## Short problem A:
List every acronym that appears in the passage on selecting sensitive parameters for FPF and k-FPF.

Selection of sensitive parameters for FPF and k-FPF

A key challenge in both FPF and k-FPF is to select the task-specific parameters for finetuning. Please refer to A.1 for the detailed metric of selecting sensitive parameters in different neural networks. In the experiments later, under different scenarios and on various benchmarks, we evaluate the performance of FPF and k-FPF when selecting different subsets of task-specific parameters according to the training dynamics studies in empirical study. In a nutshell, finetuning more sensitive parameters achieve more improvement, which is in line with our findings in empirical studies. For FPF, finetuning one or two the most sensitive groups of layers, like the last FC layer, is enough to achieve the best performance among all evaluated combinations. In all scenarios, FPF consistently improves CL's performance by a large margin. For k-FPF, finetuning slightly more parameters, i.e., the earlier convolutional layers, achieves the best performance, which is comparable with that of FPF+CL. This is a price of removing replay, which halves the computational cost.

[Excerpts from a spatial dataset]
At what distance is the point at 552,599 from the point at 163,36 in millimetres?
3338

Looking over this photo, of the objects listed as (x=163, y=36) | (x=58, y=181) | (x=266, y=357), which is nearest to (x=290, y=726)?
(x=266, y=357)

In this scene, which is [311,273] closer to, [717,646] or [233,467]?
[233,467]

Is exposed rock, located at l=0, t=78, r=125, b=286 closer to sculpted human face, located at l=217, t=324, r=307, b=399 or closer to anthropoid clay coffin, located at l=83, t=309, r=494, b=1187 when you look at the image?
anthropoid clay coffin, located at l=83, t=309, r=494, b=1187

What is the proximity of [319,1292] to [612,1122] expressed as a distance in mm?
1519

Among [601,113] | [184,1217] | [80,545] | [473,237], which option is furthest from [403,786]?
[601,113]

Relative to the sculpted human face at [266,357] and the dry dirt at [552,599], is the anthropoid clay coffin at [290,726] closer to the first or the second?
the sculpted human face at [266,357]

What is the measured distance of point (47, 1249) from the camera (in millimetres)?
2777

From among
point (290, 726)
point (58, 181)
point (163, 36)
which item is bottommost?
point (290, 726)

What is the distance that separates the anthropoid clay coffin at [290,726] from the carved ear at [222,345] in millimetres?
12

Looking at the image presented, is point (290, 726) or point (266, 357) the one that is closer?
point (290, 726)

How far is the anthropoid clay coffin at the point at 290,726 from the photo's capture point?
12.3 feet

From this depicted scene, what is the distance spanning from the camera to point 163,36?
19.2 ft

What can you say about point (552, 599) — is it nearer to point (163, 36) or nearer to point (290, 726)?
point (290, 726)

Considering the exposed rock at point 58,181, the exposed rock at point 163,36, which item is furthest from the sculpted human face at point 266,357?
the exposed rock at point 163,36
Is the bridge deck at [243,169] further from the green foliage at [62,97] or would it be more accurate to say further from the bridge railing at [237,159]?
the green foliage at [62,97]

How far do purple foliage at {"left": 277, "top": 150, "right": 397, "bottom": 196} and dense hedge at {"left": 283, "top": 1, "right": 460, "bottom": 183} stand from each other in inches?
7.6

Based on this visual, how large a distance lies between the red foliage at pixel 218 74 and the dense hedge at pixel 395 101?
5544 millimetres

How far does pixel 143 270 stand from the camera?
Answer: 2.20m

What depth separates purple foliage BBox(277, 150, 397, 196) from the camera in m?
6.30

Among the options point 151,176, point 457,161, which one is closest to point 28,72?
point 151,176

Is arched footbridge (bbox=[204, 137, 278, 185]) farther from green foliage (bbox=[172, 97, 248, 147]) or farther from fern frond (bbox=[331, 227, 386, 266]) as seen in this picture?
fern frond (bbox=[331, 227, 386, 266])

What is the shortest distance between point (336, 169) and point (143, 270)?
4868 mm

## Short problem B:
Identify each line of the records containing the string "pixel", treating uppercase and lowercase as distinct.

## Answer A:
FPF, k-FPF, CL, FC

## Answer B:
Based on this visual, how large a distance lies between the red foliage at pixel 218 74 and the dense hedge at pixel 395 101?
How far does pixel 143 270 stand from the camera?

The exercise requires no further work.